What is self.file = file for?
Bruno Desthuilliers
bruno.42.desthuilliers at websiteburo.invalid
Wed May 14 03:26:54 EDT 2008
afrobeard a écrit :
(top-post corrected. Please, do not top-post).
> On May 14, 3:08 am, wxPytho... at gmail.com wrote:
>> Hello!
>>
>> I have trouble understanding something in this code snippet:
>>
>> class TextReader:
>> """Print and number lines in a text file."""
>> def __init__(self, file):
>> self.file = file
>> .
>> .
>> .
>>
>> When would you do a thing like self.file = file ? I really don't
>> find an answer on this. Please help me understand this.
>
> If you are familiar to C++ or a similar language, the concept of the
> this pointer might not be alien to you. self in this context is
> basically a reference to the class itself.
Nope. It's a reference to the instance.
> Hence self.file is creating
> a class member
Nope. It's setting an instance attribute.

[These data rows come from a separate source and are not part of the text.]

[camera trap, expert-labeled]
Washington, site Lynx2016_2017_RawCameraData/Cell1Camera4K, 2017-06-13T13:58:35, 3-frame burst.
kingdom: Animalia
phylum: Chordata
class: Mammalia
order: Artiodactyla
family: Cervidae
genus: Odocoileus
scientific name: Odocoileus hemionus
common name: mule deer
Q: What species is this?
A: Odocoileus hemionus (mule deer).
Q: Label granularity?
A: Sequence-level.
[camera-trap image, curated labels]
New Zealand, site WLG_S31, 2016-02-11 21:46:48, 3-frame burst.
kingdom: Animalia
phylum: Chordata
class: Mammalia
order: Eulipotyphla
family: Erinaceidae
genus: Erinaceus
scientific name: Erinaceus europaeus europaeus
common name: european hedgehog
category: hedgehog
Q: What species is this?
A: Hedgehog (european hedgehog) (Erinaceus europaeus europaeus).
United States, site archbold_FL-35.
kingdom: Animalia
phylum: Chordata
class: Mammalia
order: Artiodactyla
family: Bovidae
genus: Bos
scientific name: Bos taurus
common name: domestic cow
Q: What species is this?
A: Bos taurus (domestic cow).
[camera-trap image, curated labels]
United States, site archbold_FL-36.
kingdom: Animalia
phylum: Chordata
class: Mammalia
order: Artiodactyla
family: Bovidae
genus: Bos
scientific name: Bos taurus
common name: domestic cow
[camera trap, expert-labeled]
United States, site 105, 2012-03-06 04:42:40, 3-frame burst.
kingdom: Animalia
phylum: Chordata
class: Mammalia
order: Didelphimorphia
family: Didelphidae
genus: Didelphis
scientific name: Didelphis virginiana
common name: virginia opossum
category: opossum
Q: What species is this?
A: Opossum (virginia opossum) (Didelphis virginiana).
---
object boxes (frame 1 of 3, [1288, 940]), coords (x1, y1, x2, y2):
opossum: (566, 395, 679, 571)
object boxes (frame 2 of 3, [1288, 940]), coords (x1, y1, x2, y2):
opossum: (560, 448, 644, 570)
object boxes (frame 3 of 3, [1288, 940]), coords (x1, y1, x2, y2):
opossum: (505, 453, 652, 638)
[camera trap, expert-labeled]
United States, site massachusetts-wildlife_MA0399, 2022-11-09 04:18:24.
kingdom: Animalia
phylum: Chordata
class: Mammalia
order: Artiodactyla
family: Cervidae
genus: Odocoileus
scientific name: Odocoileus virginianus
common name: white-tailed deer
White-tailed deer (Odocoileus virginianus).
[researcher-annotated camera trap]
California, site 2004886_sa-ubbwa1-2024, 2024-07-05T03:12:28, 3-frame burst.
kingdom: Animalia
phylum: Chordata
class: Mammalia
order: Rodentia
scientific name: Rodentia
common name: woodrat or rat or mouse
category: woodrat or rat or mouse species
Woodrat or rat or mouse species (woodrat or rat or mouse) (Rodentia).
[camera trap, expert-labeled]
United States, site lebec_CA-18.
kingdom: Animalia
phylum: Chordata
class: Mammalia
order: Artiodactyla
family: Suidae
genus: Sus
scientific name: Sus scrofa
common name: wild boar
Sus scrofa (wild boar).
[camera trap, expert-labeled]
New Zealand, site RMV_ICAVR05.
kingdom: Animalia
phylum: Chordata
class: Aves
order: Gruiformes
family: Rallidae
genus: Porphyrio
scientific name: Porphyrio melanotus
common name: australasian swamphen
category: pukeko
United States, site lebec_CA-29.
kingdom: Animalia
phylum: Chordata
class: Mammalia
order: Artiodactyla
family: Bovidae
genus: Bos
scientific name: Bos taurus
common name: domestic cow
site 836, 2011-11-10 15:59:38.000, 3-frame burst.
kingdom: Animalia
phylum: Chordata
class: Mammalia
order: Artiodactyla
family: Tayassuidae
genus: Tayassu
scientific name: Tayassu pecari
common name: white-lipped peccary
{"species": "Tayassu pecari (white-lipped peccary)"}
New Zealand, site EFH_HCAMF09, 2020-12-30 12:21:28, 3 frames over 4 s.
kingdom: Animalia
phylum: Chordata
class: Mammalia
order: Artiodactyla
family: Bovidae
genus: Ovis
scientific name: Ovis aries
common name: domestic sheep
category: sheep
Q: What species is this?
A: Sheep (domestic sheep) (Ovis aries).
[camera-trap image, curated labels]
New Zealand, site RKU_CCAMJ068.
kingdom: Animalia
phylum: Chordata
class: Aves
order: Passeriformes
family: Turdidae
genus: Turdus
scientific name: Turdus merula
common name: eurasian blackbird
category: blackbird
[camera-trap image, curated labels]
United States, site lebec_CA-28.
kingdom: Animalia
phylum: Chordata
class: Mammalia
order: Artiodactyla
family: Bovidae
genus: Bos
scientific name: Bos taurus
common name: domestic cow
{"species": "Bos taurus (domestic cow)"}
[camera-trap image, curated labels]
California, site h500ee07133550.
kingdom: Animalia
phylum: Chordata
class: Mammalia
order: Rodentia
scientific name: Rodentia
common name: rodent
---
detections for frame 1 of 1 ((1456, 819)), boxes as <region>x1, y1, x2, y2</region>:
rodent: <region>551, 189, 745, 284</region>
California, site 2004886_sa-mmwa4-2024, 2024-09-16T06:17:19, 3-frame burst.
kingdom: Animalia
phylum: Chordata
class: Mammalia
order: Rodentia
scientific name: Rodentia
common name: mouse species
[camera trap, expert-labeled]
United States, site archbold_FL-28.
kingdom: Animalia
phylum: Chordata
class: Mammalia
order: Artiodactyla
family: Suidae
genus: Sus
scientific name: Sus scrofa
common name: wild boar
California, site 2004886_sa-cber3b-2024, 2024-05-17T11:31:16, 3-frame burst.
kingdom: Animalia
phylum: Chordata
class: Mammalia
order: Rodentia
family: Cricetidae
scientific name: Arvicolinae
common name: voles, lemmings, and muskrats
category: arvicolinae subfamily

> and setting to the input from file.
>
> As Gary pointed out, during initialization, only the latter parameter
> i.e. file is being passed to __init__
Nope. Obviously, both parameters are passed - else it just wouldn't
work. Given an object 'obj' instance of class 'Cls', you can think of
obj.method(arg) as a convenient shortcut for Cls.method(obj, arg).